→ To do
What are the lines from the one with "Rainbow over canyon" through the end of the records below, written out exactly and without the pictures?

→ Input for this task

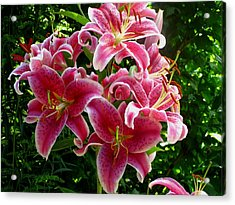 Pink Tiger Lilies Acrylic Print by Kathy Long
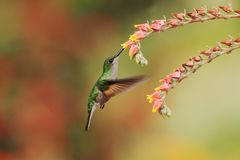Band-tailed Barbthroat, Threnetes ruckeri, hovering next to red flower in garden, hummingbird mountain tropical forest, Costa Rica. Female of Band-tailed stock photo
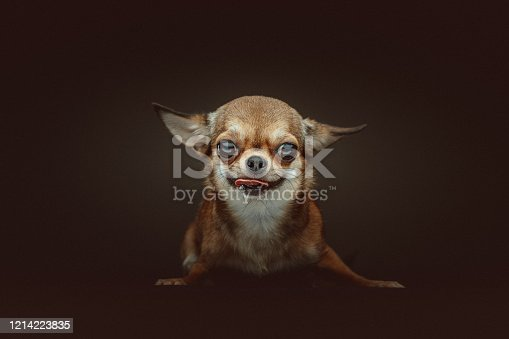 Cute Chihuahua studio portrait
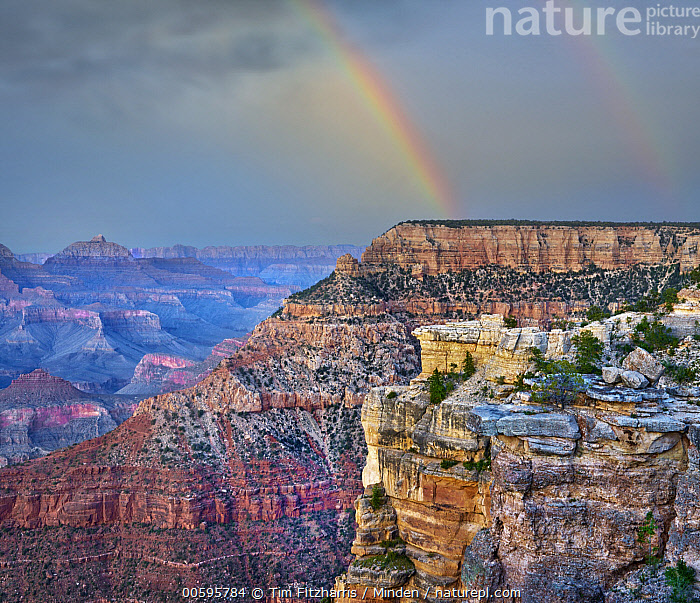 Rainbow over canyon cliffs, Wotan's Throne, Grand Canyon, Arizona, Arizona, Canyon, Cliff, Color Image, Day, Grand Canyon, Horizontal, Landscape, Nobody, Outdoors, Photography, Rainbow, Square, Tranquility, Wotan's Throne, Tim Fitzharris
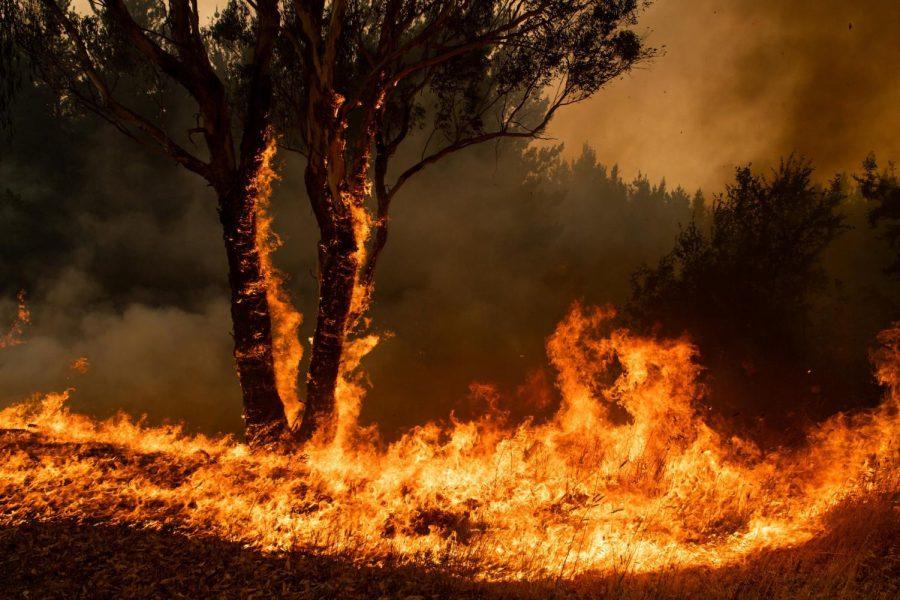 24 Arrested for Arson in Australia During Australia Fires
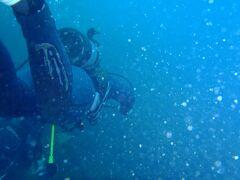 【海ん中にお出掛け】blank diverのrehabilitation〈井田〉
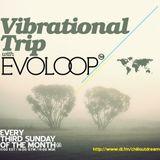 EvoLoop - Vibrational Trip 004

→ Solved problem
 Rainbow over canyon cliffs, Wotan's Throne, Grand Canyon, Arizona, Arizona, Canyon, Cliff, Color Image, Day, Grand Canyon, Horizontal, Landscape, Nobody, Outdoors, Photography, Rainbow, Square, Tranquility, Wotan's Throne, Tim Fitzharris
 24 Arrested for Arson in Australia During Australia Fires
 【海ん中にお出掛け】blank diverのrehabilitation〈井田〉
 EvoLoop - Vibrational Trip 004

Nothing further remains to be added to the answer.